## Begin PROVIDED DATA

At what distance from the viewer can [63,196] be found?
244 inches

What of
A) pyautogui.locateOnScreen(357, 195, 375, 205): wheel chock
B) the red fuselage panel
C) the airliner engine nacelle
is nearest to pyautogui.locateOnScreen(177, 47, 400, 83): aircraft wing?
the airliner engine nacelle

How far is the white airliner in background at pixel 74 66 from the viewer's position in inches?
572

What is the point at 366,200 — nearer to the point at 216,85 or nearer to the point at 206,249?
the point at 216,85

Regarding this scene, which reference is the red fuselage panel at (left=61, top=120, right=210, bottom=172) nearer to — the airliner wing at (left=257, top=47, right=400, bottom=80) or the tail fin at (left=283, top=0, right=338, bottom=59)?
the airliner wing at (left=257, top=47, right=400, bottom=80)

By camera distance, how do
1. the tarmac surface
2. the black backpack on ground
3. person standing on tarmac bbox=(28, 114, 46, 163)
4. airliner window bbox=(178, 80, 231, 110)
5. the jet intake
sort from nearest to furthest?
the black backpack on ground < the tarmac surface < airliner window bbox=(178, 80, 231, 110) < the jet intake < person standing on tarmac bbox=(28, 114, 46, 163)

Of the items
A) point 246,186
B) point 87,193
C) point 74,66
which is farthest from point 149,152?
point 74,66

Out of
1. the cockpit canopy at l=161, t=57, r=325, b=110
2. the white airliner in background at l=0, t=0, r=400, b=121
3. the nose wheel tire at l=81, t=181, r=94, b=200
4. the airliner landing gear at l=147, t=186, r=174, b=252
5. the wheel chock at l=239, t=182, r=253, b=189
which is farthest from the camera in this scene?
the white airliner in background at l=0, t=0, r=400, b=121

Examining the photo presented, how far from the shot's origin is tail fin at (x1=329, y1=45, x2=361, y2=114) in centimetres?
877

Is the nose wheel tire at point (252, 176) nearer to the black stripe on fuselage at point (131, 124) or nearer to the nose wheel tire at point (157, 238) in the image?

## End PROVIDED DATA

Print everything from the line containing "Of the items" down through the final line, including both ends, without altering any character.

TASK RESULT>
Of the items
A) point 246,186
B) point 87,193
C) point 74,66
which is farthest from point 149,152?
point 74,66

Out of
1. the cockpit canopy at l=161, t=57, r=325, b=110
2. the white airliner in background at l=0, t=0, r=400, b=121
3. the nose wheel tire at l=81, t=181, r=94, b=200
4. the airliner landing gear at l=147, t=186, r=174, b=252
5. the wheel chock at l=239, t=182, r=253, b=189
which is farthest from the camera in this scene?
the white airliner in background at l=0, t=0, r=400, b=121

Examining the photo presented, how far from the shot's origin is tail fin at (x1=329, y1=45, x2=361, y2=114) in centimetres?
877

Is the nose wheel tire at point (252, 176) nearer to the black stripe on fuselage at point (131, 124) or nearer to the nose wheel tire at point (157, 238) in the image?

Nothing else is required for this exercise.